目的: 能力発揮と人の状態を扱った掲載文を、最後の文の後から書き進めること。

═════ 掲載文 ═════

能力発揮と人の状態
私たちは練習の時は上手くやれるのに、本番になると普段の実力を発揮できない場合があります。
普段の練習ではいい成績が出せるのに、発表の場ではプレッシャーで力を出せなかったという経験がおありではないでしょうか。
また、仕事において大事なプレゼンテーションで多くの人の前でうまく話せなかったという人もいるかもしれません。
1対1ならば自分の考えを伝えることができるのに、大事な大勢での前ではうまくできなかった経験があるのではないでしょうか。
上手くいかない経験を思い出すと、緊張した不安な状態だからうまくいかなかったと気づかれるでしょう。
能力を発揮できないというのは、能力はあるけどうまくやれない、能力を出せないということです。
緊張しているから、自分自身に落ち着かなければいけないと言い聞かせるのですが、なかなか言う通りに動いてくれないという状態だったでしょう。
練習ではうまくやれるのに、本番になると上手くやれないのはどうしてか、本番と練習とは何が違うのでしょうか。

NLPでは状態が能力を決定すると考えます。
パフォーマンスする時のその人の状態が違うといえます。
練習で上手くできるということは、その人は能力を持っているということです。
上手くできないということは能力がないのではなく、その能力を発揮できない状態になるからだと考えられます。
人の状態とは
人の状態というのを考えてみます。
例えば、テレビドラマで幽霊がでてきたら恐怖心が湧きます。
幽霊が出てくる画面は暗く、音楽は低い音でゆっくりと不気味な音が流れてきます。
その画面や音を聞くと得体の知れないものを想像させ鳥肌が立ったり、恐怖心が湧きます。
反対に、気の合う仲間との食事会をイメージしてみます。
美味しい食事を仲間と囲むのは楽しいものです。
和やかな話し声と笑い声を聞いたり、おいしい食事を頂くと幸せな気持ちになりくつろいだ状態(身体感覚)になります。

═════ 抽出資料 ═════

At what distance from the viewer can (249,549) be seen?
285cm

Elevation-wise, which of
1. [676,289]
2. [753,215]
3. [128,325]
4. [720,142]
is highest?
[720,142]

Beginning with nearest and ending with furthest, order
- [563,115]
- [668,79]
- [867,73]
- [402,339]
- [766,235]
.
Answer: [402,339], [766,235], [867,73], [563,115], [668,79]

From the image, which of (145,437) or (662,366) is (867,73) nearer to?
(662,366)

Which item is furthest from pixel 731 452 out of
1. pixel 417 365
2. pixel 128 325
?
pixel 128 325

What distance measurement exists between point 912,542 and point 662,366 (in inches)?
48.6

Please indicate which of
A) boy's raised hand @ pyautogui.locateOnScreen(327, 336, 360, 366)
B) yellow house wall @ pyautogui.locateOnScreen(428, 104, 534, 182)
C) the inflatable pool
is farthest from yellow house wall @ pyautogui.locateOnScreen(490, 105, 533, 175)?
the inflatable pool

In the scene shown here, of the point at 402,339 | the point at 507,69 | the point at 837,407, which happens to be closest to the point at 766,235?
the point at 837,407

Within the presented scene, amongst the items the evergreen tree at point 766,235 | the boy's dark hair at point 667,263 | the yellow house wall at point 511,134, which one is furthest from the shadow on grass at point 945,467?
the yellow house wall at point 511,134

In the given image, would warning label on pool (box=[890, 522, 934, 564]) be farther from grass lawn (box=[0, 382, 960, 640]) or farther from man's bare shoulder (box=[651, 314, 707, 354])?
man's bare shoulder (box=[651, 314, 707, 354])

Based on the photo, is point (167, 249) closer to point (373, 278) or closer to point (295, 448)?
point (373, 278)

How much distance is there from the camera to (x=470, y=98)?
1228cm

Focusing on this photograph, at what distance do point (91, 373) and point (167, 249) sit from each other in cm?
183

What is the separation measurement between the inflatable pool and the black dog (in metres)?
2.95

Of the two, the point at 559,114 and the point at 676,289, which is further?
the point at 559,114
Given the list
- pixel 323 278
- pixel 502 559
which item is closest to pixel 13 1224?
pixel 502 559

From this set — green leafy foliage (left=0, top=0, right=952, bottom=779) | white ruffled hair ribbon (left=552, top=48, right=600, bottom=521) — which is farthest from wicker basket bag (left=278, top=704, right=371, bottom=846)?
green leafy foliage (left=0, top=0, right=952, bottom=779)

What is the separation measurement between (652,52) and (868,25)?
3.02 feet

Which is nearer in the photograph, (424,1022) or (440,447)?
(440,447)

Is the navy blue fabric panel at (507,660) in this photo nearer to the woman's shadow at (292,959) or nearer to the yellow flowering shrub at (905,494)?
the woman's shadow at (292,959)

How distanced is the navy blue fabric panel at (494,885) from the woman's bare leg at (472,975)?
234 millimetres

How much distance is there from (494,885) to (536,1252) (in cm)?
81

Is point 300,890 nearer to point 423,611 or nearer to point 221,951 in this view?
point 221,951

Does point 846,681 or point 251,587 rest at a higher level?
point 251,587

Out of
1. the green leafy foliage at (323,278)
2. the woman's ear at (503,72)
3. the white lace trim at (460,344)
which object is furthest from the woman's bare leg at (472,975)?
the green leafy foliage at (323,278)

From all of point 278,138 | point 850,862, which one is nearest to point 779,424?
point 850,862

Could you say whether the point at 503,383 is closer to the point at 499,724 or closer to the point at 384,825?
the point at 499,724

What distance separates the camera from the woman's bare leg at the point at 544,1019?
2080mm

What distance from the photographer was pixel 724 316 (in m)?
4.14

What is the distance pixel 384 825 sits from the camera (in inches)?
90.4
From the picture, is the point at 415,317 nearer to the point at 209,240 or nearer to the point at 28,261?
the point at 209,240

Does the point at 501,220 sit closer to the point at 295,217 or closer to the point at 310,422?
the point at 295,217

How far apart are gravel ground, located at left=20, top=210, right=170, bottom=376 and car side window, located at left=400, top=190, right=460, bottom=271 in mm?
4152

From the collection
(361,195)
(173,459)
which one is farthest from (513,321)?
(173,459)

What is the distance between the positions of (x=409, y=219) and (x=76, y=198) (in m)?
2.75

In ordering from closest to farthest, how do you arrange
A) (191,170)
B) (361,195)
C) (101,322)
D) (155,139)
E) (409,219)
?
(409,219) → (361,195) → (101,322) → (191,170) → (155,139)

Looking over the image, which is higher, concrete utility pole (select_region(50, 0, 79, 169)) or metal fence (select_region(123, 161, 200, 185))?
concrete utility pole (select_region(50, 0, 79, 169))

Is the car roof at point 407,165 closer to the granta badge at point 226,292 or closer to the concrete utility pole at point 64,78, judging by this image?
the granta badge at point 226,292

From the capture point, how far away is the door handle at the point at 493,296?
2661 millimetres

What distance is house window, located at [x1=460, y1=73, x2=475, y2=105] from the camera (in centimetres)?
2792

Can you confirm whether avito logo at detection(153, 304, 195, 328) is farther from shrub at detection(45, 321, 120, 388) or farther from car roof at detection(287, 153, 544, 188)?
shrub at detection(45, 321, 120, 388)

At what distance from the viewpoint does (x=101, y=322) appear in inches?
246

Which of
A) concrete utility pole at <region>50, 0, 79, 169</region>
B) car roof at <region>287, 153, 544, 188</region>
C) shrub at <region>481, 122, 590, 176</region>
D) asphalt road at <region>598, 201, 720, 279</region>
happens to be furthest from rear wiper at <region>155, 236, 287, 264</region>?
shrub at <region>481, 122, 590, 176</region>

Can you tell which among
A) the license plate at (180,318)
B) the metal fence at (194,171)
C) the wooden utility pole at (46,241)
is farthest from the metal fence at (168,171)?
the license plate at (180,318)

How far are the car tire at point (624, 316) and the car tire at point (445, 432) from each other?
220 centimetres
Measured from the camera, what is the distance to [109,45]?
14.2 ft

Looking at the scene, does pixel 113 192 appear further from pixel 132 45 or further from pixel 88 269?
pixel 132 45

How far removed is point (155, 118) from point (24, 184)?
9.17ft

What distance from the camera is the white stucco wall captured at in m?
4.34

═════

結果:
このように状態は、視覚情報、聴覚情報、身体感覚情報をもたらす五感(視覚、聴覚、身体感覚、嗅覚、味覚)がつくるといえます。
先ほども言いましたが、緊張して不安な気持ちでいる時は能力を発揮できない状態です。
うまく自分の能力を発揮できない場合は、自分のエネルギーを能力を発揮することにではなく、別なことに使っている状態にあります。
うまくいかない時は「しっかりしろ!」「落ち着こう、落ち着こう。」と心の中で言いますが、ますます緊張してしまいます。
自分の能力を発揮する以前に、自分の緊張や恐怖心を抑えることにエネルギーを使ってしまうのです。
別なことにエネルギーを使っているというのは、緊張や恐怖心を抑えることにエネルギーを注いでいるのです。
なので、100%能力が発揮できないわけです。

能力を発揮できる状態と言葉
過去のパフォーマンスを振り返ると、失敗ばかりではないはずです。
能力を発揮できた過去の成功体験を思い出してみてください。
うまくいった、うれしい結果が出たその時の自分の状態を感じてみます。
自信がある、希望がある、やる気がある、そういう身体や心の状態を思い出してみます。
そのポジティブ体験の五感情報を思い出すことで、自分の「良い状態」を知ることができます。
五感情報というのは、視覚、聴覚、身体感覚(味覚や嗅覚も含みます)のそれぞれで見たもの、聞いたもの、感じたもののすべてです。
そのうまくいった、成功した時には、何が見えていましたか?
何が聞こえていましたか?
どんな身体感覚を感じていましたか?
まず、自分が能力を発揮できた状態をイメージして脳に定着させることをします。
いわゆるリソースフルな状態を思い出します。
リソースフルとは、自分の持っている資源や能力を最大限に発揮している状態をいいます。
リソースフルな状態でいるときには、「自分には能力ある。」「自分にはできる。」という思考や感情を持っています。
もう一つの言い方をすると、やる気がある状態です。
「やる気がある」ということは思考ではなく、気分のよい感覚や好ましい身体感覚を感じている時なのです。
自分のよい状態を知って、能力を発揮できる状態を管理できるとNLPでは考えます。
やる気がないと、頭で考えてそうすることが正しいとわかっていても、それをするのが嫌だと感じているのでなかなか行動に移せません。
しかし、強いやる気を持っていると容易に実行できます。
やる気を引き出すには、過去のうまくいった体験を思い出すこと、その時見えていたもの、聞こえていたもの、身体感覚を思い出し、感じることです。
そしてもう一つ、言葉があります。
ポジティブな言葉は人を前向きな気持ちにしてくれます。
言葉には情感があります。
「うれしい」「楽しい」「調子いい」「すばらしい」「最高」「君には能力がある」「ありがとう」…。
言葉は気持ちに影響を与えます。
言葉によって、私たちはその言葉に反応するイメージを見たり聞いたりします。
肯定的な言葉は、それを聞いた人をうれしいことや感謝できたこと、達成したことなどを思い出させ、ポジティブな気持ちや感覚につなげます。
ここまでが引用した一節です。